Norm was 4th at the 2004 USA Weightlifting Nationals! He still trains and competes occasionally, despite his busy schedule.

We're talking about finding the components of a force, you don't always want to find the horizontal, and vertical components of a force. Here is an example of a problem where you want to find something else.

A 300 pound crate rests on an inclined plane. An inclined plane is basically just a ramp. It says find the components of its weight perpendicular to and parallel to the plane.

So here is our 300 pound crate, this vector represents its weight. The inclined plane has an incline of 20 degrees. So the components of it's weight perpendicular to, and parallel to the plane would look like this. This is the one perpendicular straight into the plane, and of course the one parallel. So let's call the one perpendicular 'a', and the one parallel 'b'. I want to find the magnitudes of a and b.

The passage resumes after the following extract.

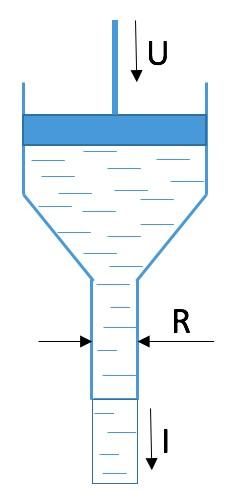 Рис. 4. Интерпретация закона Ома для участка цепи с использованием водной аналогии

Now it would really be helpful if I can find some of the angles of this triangle. Now you might suspect that this angle is 20 degrees because it kind of looks like this one, but let's actually show that.

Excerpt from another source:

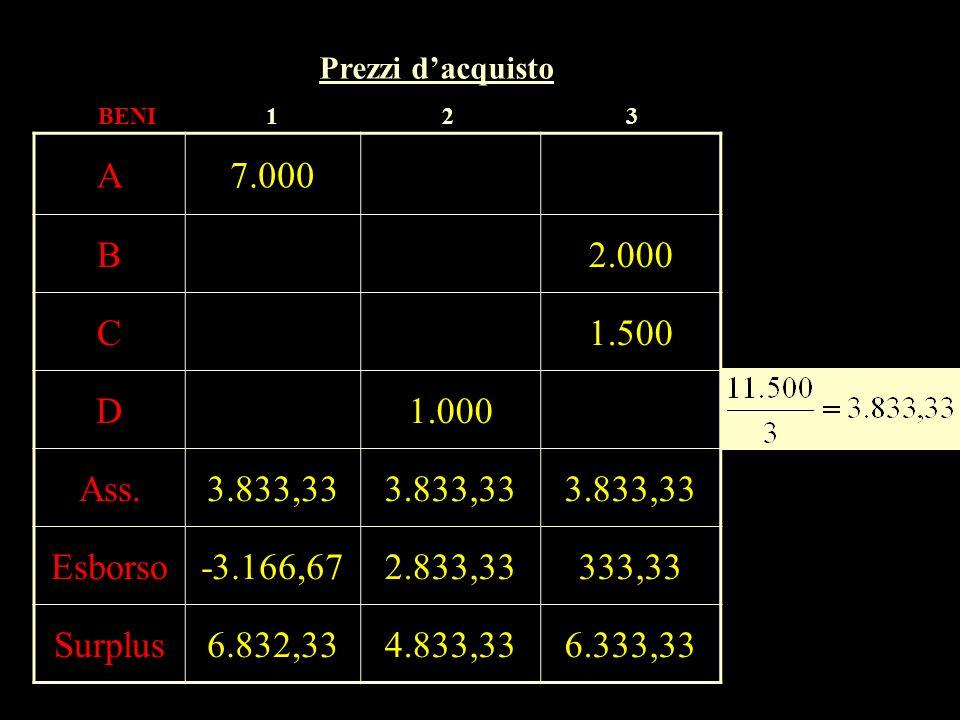 Prezzi d'acquistoBENI. 1. 2. 3. A. 7.000. B. 2.000. C. 1.500. D. 1.000. Ass. 3.833,33. Esborso. -3.166,67.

Just really quickly, I can draw component b up here and it's going to be parallel to the surface of the plane. And if you think about this triangle extending this vertical side, this vertical downward, we have a little right triangle here, a 20 degree angle here. And you know that the other acute angle has to be 70, because the two acute angles in a right triangle have to add up to 90. So this angle 70 and that means this angle is 70.

Now if this angle is 70, this angle is also 70. So I'll write 70 degrees, and that means that this one is 20. That's all we need to find the components of this force. So here is a larger version of that same triangle, a 20 degree angle. This one is called 'a', this component is called b, so let's find the magnitudes of a and b.

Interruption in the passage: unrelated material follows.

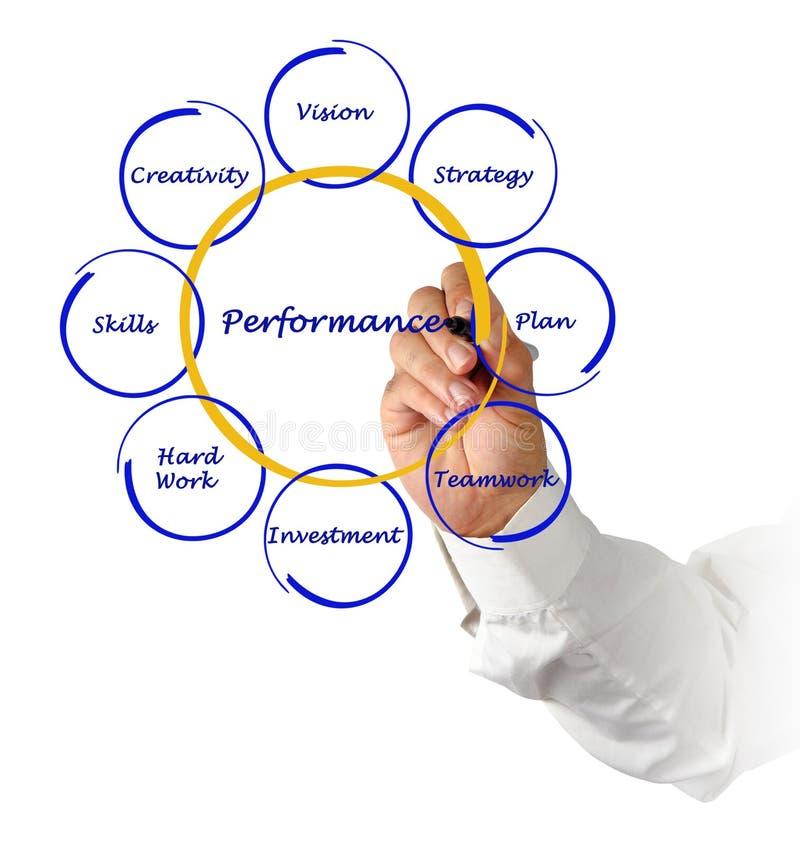 Diagram van bedrijfsprestaties stock fotografie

First 'a', let's observe that 'a' can be found using the cosine of 20 degrees. Cosine of 20 degrees equals the magnitude of 'a' over 300. Now keep in mind it would not be correct to write cosine of 20 degrees equals 'a' over 300, you've got to write the magnitude. The magnitude is a real number, 'a' is a vector.

So we multiply both sides by 300, we get 300 cosine 20 equals the magnitude of a. So let's multiply this 300 cosine 20, and I get 281.9 and this is going to be in Pounds. That's an approximation for the component that's perpendicular to the plane.

What about b? Well for b, I could use the sine of the angle, sine of 20 degrees is the magnitude of b over 300. So the magnitude of b equals 300 times the sine of 20. So again we go to the calculator, second entry and change the cosine to a sine, and I get 102.6, 102.6 pounds.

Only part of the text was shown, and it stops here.